Une des communes d’implantation du projet éolien, intervenante volontaire en première instance et en appel, a formé un pourvoi en cassation contre l’arrêt de la CAA.
Pour rejeter ce pourvoi comme étant irrecevable, le Conseil d’Etat indique d’abord que « la personne qui, devant la [CAA], est régulièrement intervenue en défense à un recours pour excès de pouvoir est recevable à se pourvoir en cassation contre l’arrêt rendu contrairement aux conclusions de son intervention lorsqu’elle aurait eu qualité, à défaut d’intervention de sa part, pour former tierce opposition contre l’arrêt faisant droit au recours« .
En d’autres termes, la recevabilité du pourvoi en cassation est conditionnée par la qualité pour former tierce opposition contre un arrêt d’appel. Le même raisonnement vaut pour la recevabilité d’un appel, conditionnée par la qualité pour former opposition contre un jugement.
Le Conseil d’Etat précise ensuite que « la circonstance qu’une personne justifie d’un intérêt pour agir contre une décision administrative ne lui donne pas, de ce seul fait, qualité pour former tierce opposition à l’arrêt par lequel une [CAA] a annulé la décision refusant cette autorisation, y compris lorsque la [Cour] a assorti son arrêt d’une injonction tendant à la délivrance de cette autorisation, dès lors que l’autorisation ainsi délivrée peut être contestée par des tiers à cette autorisation sans qu’ils puissent se voir opposer les termes de l’arrêt. Elle n’est donc pas recevable à se pourvoir en cassation contre cet arrêt alors même qu’elle est intervenue en défense devant la [CAA]. Il en va de même de toute personne qui justifierait d’un intérêt lui donnant qualité pour agir contre cette décision administrative, dès lors que l’arrêt par lequel la [CAA] a annulé la décision refusant cette autorisation ne préjudicie pas à ses droits« .
Une personne disposant d’un intérêt à agir contre une autorisation administrative n’a pas, de ce seul fait, qualité pour former tierce opposition contre la décision juridictionnelle annulant le refus de cette autorisation, même accompagnée de l’injonction de délivrer ladite autorisation, dès lors que le jugement ou l’arrêt ne préjudicie pas à ses droits. Cette personne n’est donc pas recevable à former un pourvoi en cassation contre l’arrêt d’appel annulant le refus. La circonstance que la personne ait été intervenante en défense est sans incidence sur la recevabilité du pourvoi. En effet, l’autorisation délivrée à la suite de l’injonction pourra être contestée par des tiers intéressés sans qu’ils puissent se voir opposer les termes du jugement annulant le refus (CE 25 mai 2018, n° 417350, publié au Recueil Lebon).
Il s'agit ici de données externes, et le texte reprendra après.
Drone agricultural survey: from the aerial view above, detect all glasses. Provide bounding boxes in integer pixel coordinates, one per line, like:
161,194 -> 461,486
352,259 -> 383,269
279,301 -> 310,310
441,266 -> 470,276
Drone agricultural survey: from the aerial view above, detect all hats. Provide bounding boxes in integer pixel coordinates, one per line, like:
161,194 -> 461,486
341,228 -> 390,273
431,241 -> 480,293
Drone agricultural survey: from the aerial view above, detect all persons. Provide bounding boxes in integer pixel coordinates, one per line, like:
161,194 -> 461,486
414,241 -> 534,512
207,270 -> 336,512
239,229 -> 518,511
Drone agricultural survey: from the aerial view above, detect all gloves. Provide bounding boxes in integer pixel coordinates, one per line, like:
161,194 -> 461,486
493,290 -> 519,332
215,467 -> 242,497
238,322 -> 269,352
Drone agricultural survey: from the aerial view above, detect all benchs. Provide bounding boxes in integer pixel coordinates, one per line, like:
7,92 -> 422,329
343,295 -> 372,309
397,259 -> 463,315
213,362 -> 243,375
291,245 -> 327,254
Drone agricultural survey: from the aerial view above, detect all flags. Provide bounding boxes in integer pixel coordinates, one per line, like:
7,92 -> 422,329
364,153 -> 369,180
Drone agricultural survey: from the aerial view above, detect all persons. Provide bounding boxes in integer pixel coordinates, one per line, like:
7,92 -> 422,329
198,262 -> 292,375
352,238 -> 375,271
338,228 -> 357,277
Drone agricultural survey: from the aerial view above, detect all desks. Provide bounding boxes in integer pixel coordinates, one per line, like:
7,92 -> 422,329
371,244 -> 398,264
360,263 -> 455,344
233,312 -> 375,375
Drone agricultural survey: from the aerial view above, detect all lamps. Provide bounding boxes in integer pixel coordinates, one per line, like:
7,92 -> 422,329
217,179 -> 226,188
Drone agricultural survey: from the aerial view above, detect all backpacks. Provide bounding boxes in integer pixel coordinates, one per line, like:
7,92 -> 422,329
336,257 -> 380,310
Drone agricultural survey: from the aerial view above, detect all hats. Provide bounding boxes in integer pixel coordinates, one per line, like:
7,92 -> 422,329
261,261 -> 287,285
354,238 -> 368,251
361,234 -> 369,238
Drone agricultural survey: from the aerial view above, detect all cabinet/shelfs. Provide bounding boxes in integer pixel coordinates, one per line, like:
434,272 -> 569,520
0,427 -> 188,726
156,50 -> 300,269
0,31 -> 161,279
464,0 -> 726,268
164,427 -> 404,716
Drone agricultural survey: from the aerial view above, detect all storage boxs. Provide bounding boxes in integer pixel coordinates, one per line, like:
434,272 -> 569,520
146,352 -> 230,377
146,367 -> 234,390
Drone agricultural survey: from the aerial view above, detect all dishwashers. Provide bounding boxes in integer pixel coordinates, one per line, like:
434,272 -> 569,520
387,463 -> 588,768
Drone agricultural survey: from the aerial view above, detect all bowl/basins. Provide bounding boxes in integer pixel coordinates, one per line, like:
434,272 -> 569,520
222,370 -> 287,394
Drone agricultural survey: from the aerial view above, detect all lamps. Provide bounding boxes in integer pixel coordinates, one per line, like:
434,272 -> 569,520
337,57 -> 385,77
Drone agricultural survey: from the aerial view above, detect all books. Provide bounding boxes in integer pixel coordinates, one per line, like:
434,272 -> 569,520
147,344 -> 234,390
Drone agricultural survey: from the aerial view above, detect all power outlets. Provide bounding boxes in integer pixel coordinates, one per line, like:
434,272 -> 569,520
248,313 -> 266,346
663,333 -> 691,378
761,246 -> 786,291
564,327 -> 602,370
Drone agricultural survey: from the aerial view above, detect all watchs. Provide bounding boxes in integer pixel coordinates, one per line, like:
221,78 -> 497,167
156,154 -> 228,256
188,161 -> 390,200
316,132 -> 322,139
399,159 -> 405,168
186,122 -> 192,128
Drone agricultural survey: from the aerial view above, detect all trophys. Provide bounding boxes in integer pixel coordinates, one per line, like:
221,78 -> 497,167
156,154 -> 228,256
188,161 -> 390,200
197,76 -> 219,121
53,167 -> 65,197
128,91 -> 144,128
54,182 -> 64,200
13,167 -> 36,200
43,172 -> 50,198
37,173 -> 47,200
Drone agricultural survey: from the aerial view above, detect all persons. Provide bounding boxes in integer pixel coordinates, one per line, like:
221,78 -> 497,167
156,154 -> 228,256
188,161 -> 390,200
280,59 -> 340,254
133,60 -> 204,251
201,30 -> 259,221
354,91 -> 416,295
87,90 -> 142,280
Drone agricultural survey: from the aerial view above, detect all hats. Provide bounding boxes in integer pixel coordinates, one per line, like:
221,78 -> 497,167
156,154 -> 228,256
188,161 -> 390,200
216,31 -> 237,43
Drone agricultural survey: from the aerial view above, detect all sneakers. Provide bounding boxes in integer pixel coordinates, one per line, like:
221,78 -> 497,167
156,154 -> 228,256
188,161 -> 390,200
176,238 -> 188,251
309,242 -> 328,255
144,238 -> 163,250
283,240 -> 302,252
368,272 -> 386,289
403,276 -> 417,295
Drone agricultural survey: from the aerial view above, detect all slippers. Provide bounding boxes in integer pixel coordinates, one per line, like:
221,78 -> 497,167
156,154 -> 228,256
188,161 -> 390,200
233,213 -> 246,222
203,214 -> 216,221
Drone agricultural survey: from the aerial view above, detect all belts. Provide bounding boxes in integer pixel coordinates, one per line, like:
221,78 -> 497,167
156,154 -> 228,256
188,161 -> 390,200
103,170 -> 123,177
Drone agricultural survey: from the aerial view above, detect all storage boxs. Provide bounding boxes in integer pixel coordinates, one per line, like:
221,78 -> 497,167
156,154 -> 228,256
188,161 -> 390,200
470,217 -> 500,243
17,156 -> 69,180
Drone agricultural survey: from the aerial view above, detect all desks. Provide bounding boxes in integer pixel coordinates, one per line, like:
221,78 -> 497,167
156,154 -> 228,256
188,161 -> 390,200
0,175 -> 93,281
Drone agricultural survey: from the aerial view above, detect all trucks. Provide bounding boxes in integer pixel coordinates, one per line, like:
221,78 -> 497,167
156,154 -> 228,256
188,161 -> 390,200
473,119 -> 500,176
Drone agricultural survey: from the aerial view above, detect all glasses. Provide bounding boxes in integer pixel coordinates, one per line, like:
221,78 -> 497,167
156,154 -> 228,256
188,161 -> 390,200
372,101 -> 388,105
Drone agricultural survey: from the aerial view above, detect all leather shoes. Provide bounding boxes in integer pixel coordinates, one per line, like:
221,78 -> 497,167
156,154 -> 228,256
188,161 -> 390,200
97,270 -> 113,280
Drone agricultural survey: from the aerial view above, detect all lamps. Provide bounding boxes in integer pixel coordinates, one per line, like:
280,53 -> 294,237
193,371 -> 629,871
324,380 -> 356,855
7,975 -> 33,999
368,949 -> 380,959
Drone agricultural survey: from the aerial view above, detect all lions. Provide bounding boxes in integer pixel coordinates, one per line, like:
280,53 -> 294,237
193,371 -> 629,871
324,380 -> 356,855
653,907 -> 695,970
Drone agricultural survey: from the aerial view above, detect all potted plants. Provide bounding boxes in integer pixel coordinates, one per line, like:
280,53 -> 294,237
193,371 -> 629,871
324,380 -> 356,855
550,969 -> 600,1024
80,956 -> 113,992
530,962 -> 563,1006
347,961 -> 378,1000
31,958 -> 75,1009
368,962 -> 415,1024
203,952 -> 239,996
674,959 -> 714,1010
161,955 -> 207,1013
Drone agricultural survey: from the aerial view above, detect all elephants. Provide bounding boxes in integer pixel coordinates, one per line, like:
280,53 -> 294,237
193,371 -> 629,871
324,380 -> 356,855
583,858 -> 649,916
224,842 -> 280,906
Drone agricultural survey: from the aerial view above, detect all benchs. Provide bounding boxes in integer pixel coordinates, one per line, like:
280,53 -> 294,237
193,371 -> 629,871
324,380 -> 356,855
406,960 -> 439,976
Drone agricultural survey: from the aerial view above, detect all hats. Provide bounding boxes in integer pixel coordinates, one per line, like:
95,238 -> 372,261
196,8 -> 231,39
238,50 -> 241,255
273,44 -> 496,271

La décision du Conseil d’Etat confirme sa jurisprudence – toujours en matière d’éoliennes – sur l’irrecevabilité de l’appel interjeté, entre autres, par une association intervenante en défense, contre le jugement annulant des refus de permis de construire et enjoignant le préfet de délivrer lesdits permis (CE 1er juin 2022, Association Apache et a., n° 441176, 441181, 441183, inédit au Recueil).